● **INSTRUCTIONS FOR THE TASK**:
Please gather every line of the items below that contains the string "pixel".

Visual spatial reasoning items

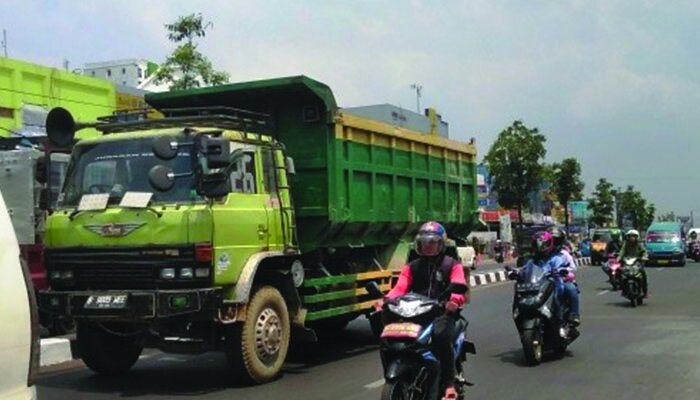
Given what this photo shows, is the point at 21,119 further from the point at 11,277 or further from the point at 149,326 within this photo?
the point at 11,277

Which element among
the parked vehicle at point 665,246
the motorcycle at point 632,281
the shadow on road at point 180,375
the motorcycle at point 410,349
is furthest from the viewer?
the parked vehicle at point 665,246

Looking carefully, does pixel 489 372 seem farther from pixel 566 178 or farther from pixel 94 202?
pixel 566 178

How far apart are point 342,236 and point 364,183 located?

● **SOLUTION TO THIS TASK**:
Looking carefully, does pixel 489 372 seem farther from pixel 566 178 or farther from pixel 94 202?
pixel 566 178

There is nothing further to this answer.